One particularly perilous place is The Narrows, the narrowest section of Zion National Park. The canyon walls are a thousand feet high. In winter, the warmth of the sun shining higher up on the walls above release icicles from their grip, sending them crashing below.
Jeff Foott, who at 80 said he’s “pretending” to retire, wears a hardhat in The Narrows, and whenever possible, stops under an overhang. When hiking in winter in The Narrows or any number of side canyons near Moab, Foott also wears special, um, footing. He owns two pair of Five Ten canyoneering boots with “sticky” rubber soles. You can’t buy Five Tens canyoneering shoes today. Foott’s boots are wearing out, but as he says, so is he.
Underneath his canyoneering shoes are Neoprene socks, and waterproof socks over them. Most important, he said, are dry suit pants over long underwear. Another part of his costume: thick gloves he wears over thin ones; he takes off the thicker ones when it’s time to take a picture. He carries his camera gear in a Patagonia waterproof pack, and walks with a ski pole for balances when navigating rocks and streams.

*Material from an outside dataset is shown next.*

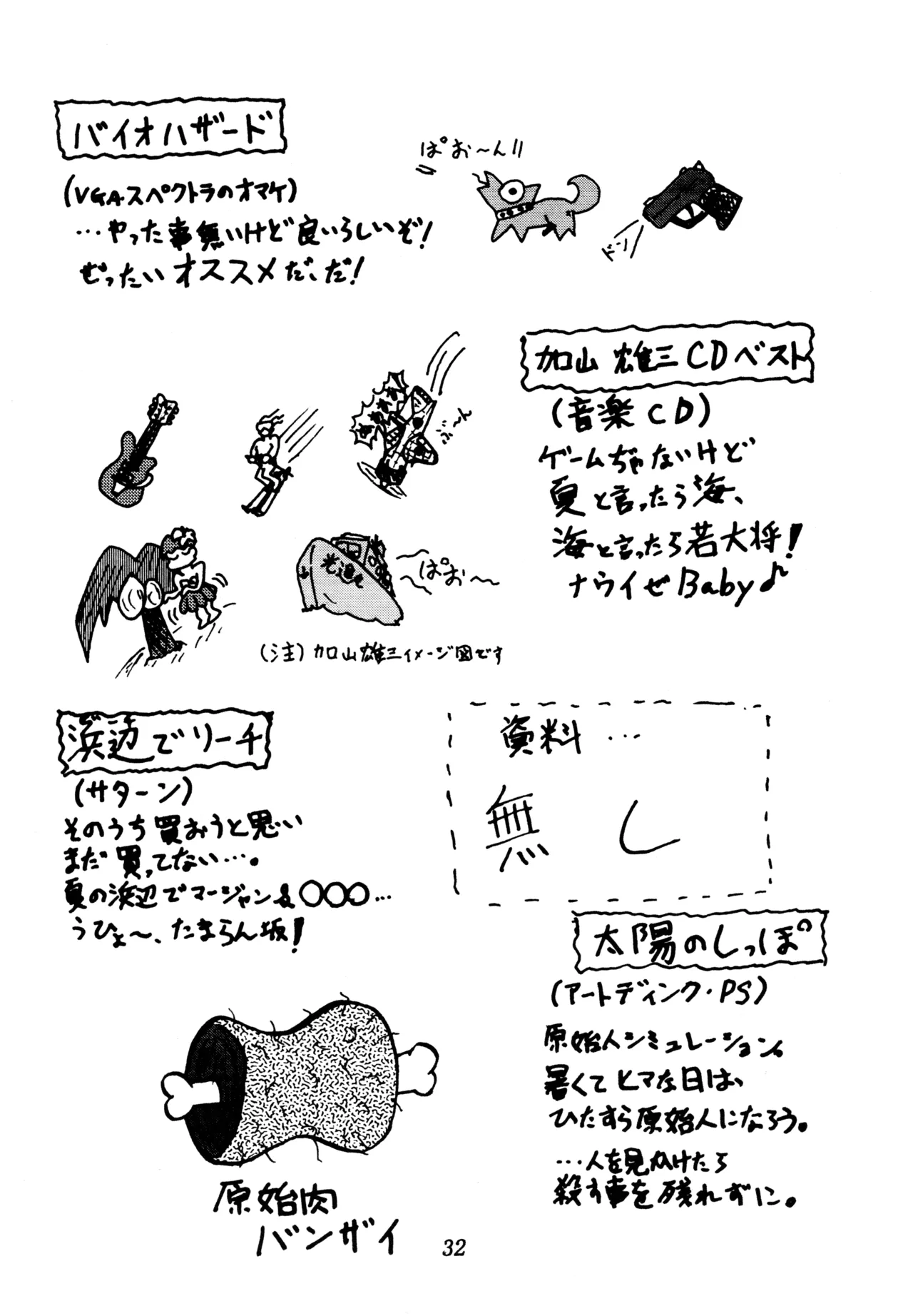 (C58) [ぽよぱちょ (よろず)]] Poyopacho SR (よろず) Page.31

Foott has traveled for two decades, sometimes with his wife, fellow photographer Judith Zimmerman, to icy places in Utah. He’s especially interested in the combination of red rock, white snow and ice. Sometimes the ice itself is reddish, the water collecting red sand on its way into becoming an icicle.
Foott lives in Castle Valley, a town in Grand County with a population of 319 northeast of Moab. He explores the many side canyons nearby, in all seasons. The area is impossibly crowded in summer, he says, but offers solitude in winter.
Foott’s extraordinary precautions around ice and snow are rooted in a harrowing experience – a 1980 expedition up Mount Minya Konka, a 24,790-foot peak in the Sichuan province of China. The mountain’s snowfield is unstable, and an avalanche killed a member of Foott’s team.
The risks of winter hiking and climbing in Utah haven’t been quite as great lately. Foott reports seeing far less ice the last few seasons. The Colorado River doesn’t freeze over as often as it used to, he said. So, his photographs in this essay are somewhat historic. Going back to 2006, they capture images that have been more difficult to get. If winter drought continues, the photographs will be an increasingly valuable record Utah’s fire and ice.